- _Tasks_:
A) Echo the passage of the Guinea worm article below, starting with "The main reason" and going on through "of con- tamination.".
B) Answer these questions from the Guinea worm article below:
(i) How old is Musah Issahaku?
(ii) How many reported cases did Ghana have in 2005?
(iii) Who funded the new mechanised borehole in Diare?

DIARE (Ghana): Musah Issahaku could not know that the water he drank was teeming with Guinea worm larvae.
Now, a bandage on the 12-year-old's leg covers the tip of a white worm up to 1m long twisted deep into his flesh.
One worm has already been removed from his other leg and each day health workers extract 2cm of the spaghetti-like creature, a process that can take up to two months.
"When the worm pulls itself around the muscle and they are pulling . . . it is painful," Issahaku said.
"If God persists, then the worm will be pulled out either today or tomorrow."
Guinea worm, also known as "the fiery serpent", is contracted by drinking water contaminated with microscopic water fleas carrying larvae. Once in the abdomen, worm larvae grow for around a year before emerging through an agonising blister.
Global efforts to eradicate the waterborne parasite have seen the number of cases fall from an estimated 3.5 million in 1986 to 10 674 reported cases last year, according to the Carter Centre, an aid organisation set up by former US president Jimmy Carter.
It is now endemic in just nine countries, all of them in Africa: the Sudan, Ghana, Mali, Niger, Nigeria, Togo, Ethiopia, Burkina Faso and Ivory Coast.
Ghana, a peaceful and relatively prosperous West African state, had 3 981 reported cases in 2005, second only to the Sudan, which saw 5 569 cases reported last year.
The main reason the incidence of Guinea worm remains stubbornly high is that many of those living in the country's north do not have access to safe drinking water, aid workers say.
"It seems there are some unique issues (in Ghana) with regards to standing water, where people are getting water and how it spreads," said Ann Veneman, head of the UN children's fund.
The stinging sensation caused in the boil or blister when the Guinea worm emerges sends many sufferers into water to try to cool their skin. But on contact with water, the worm spews out larvae, putting those who drink the water later at risk.
Many of the 9 000 people who live in Diare get their drinking water from a man-made dam banked by sand and full of rainwater, a common system of water collection throughout the region but a method that increases the risk of con- tamination.
A new mechanised borehole - funded by Unicef - provides them with an alternative.
But the geology of northern Ghana makes digging boreholes difficult and a low success rate deters those who want to help, said Dr Andrew Seidu Korkor, the manager of the Ghana Guinea Worm Eradication Programme, which works with the Carter Centre, Unicef and the World Health Organisation.
As the debate continues on how to tackle the region's clean water problems, the social and economic costs of the disease remain high.
The Carter Centre estimates rice farmers in southeastern Nigeria lost $20 million (R152.2 million) in one year because of outbreaks of Guinea worm which incapacitated workers. So far this year, there have been 2 500 cases but progress is being made, Korkor said.

(Items from a data source)
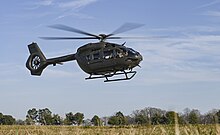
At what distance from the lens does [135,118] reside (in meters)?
6.52

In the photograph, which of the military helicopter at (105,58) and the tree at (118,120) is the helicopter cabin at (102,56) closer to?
the military helicopter at (105,58)

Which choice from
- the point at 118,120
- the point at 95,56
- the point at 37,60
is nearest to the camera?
the point at 118,120

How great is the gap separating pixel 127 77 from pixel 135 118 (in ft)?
99.8

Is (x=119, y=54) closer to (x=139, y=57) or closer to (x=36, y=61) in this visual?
(x=139, y=57)

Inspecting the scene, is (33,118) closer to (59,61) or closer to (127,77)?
(127,77)

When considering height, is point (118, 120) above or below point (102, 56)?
below

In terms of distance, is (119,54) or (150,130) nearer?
(150,130)

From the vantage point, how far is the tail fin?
177 ft

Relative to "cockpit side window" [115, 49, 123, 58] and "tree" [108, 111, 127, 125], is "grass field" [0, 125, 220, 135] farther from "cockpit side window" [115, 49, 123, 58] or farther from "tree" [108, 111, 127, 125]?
"cockpit side window" [115, 49, 123, 58]

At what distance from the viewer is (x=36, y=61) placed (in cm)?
5694

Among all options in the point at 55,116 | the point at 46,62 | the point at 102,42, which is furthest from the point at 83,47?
the point at 55,116

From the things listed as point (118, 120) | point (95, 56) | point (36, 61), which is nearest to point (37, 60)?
point (36, 61)

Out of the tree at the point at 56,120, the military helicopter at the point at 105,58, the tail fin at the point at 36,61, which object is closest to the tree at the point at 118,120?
the tree at the point at 56,120

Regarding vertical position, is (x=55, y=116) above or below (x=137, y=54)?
below
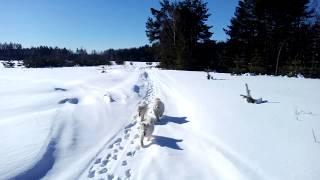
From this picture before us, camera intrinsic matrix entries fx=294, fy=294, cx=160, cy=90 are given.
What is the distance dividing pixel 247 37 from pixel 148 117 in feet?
107

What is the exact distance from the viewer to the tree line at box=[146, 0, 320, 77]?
107 ft

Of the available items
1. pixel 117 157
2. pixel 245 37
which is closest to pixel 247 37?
pixel 245 37

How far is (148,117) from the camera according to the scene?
7961 mm

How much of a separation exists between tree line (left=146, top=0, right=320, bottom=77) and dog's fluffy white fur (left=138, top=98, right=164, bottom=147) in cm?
1988

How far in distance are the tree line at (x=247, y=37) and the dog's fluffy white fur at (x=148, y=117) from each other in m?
19.9

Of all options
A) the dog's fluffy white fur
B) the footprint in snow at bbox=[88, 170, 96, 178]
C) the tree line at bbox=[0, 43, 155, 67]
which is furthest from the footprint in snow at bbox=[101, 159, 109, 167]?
the tree line at bbox=[0, 43, 155, 67]

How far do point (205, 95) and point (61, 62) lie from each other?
7228 centimetres

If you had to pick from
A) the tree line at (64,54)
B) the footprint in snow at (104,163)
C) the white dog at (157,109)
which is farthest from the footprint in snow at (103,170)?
the tree line at (64,54)

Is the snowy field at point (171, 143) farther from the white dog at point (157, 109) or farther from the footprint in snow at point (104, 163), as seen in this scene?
the white dog at point (157, 109)

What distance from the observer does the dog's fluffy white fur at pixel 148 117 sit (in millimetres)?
7215

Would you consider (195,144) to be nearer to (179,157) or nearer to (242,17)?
(179,157)

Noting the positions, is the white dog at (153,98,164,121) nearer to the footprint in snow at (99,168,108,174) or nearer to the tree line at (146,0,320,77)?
the footprint in snow at (99,168,108,174)

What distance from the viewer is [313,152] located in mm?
5312

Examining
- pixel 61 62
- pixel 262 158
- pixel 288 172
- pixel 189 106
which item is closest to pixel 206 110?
pixel 189 106
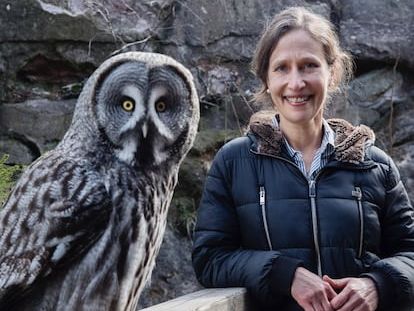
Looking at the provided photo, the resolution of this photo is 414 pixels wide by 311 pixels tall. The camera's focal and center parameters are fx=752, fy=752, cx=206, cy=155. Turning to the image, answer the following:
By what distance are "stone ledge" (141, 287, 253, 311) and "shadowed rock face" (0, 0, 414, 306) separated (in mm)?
1873

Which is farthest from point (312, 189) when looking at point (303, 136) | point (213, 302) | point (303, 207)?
point (213, 302)

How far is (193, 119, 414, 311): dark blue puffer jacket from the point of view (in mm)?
1930

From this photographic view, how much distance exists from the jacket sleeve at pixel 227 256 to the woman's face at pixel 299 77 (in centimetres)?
23

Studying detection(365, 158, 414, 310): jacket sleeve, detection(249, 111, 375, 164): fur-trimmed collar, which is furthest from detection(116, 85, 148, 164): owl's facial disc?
detection(365, 158, 414, 310): jacket sleeve

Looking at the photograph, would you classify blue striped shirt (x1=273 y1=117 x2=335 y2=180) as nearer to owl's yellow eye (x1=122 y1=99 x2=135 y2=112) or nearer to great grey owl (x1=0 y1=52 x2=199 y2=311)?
great grey owl (x1=0 y1=52 x2=199 y2=311)

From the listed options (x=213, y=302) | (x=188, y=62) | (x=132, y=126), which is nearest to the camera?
(x=213, y=302)

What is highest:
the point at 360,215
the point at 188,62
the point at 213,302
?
the point at 188,62

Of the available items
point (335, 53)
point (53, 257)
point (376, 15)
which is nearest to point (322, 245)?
point (335, 53)

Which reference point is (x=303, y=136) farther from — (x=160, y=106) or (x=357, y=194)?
(x=160, y=106)

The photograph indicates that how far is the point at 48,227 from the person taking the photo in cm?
188

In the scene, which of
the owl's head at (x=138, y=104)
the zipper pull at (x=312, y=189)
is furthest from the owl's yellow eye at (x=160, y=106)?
the zipper pull at (x=312, y=189)

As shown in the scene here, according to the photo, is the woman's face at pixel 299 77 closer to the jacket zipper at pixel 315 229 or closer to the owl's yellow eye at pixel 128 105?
the jacket zipper at pixel 315 229

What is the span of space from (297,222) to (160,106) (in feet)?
1.61

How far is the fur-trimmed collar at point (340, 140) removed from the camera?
6.61 ft
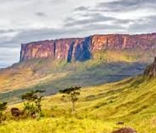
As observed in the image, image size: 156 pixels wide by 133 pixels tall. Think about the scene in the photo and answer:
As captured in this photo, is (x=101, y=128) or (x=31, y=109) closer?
(x=101, y=128)

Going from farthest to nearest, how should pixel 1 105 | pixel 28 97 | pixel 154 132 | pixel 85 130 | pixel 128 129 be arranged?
pixel 28 97
pixel 1 105
pixel 154 132
pixel 85 130
pixel 128 129

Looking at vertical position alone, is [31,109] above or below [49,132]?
below

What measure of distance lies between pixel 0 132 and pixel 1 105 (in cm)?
8850

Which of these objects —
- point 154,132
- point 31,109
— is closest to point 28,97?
point 31,109

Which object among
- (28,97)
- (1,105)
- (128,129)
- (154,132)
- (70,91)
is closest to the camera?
(128,129)

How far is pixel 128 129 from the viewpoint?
40906 millimetres

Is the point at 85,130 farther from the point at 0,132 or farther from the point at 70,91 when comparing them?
the point at 70,91

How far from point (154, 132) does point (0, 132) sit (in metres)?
20.3

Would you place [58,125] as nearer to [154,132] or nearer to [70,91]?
[154,132]

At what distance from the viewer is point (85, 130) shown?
154ft

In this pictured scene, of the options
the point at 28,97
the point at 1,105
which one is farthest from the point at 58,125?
the point at 28,97

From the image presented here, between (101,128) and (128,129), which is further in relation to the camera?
(101,128)

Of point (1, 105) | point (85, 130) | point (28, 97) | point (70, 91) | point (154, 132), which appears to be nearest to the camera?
point (85, 130)

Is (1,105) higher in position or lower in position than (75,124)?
lower
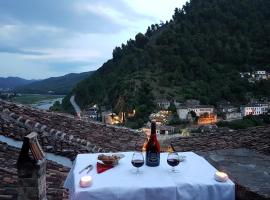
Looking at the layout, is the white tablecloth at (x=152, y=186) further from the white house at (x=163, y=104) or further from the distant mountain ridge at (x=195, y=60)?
the white house at (x=163, y=104)

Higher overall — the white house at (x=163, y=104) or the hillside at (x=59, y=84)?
the hillside at (x=59, y=84)

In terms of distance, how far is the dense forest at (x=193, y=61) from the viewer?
72.4m

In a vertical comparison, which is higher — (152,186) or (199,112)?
(152,186)

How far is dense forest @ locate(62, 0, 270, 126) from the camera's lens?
72375 millimetres

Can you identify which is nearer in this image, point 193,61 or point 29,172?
point 29,172

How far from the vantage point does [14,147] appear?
5.71 metres

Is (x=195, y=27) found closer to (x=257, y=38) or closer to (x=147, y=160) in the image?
(x=257, y=38)

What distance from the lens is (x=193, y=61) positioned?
7850 centimetres

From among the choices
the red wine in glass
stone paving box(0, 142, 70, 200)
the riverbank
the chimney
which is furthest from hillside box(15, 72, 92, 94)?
the red wine in glass

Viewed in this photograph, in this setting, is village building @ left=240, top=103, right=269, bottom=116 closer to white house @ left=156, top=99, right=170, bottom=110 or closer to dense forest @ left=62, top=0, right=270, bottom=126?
dense forest @ left=62, top=0, right=270, bottom=126

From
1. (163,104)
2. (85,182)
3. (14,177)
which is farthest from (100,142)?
(163,104)

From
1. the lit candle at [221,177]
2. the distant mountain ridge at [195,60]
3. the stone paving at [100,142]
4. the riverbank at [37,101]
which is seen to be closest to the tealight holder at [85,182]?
the lit candle at [221,177]

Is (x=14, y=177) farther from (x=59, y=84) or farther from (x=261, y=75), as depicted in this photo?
(x=59, y=84)

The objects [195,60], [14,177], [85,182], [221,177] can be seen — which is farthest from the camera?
[195,60]
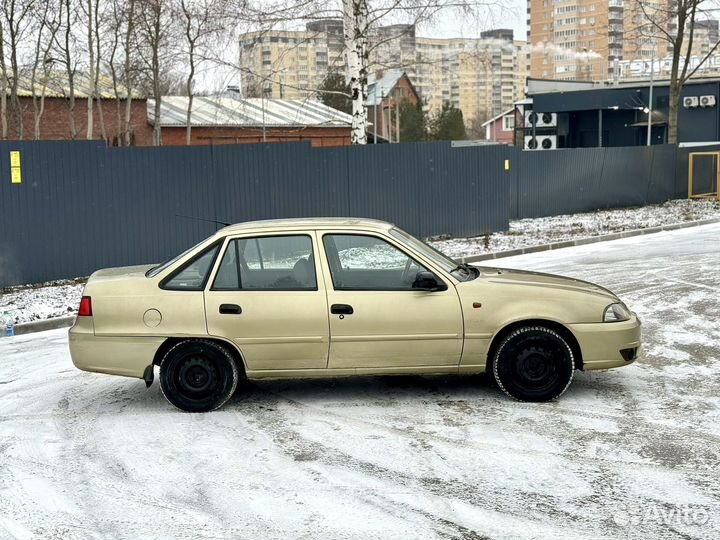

- _Answers for the exercise_:
A)
The main reason the incidence of Guinea worm remains stubbornly high is that many of those living in the country's north do not have access to safe drinking water, aid workers say.
"It seems there are some unique issues (in Ghana) with regards to standing water, where people are getting water and how it spreads," said Ann Veneman, head of the UN children's fund.
The stinging sensation caused in the boil or blister when the Guinea worm emerges sends many sufferers into water to try to cool their skin. But on contact with water, the worm spews out larvae, putting those who drink the water later at risk.
Many of the 9 000 people who live in Diare get their drinking water from a man-made dam banked by sand and full of rainwater, a common system of water collection throughout the region but a method that increases the risk of con- tamination.

B)
(i) 12 years old
(ii) 3 981
(iii) Unicef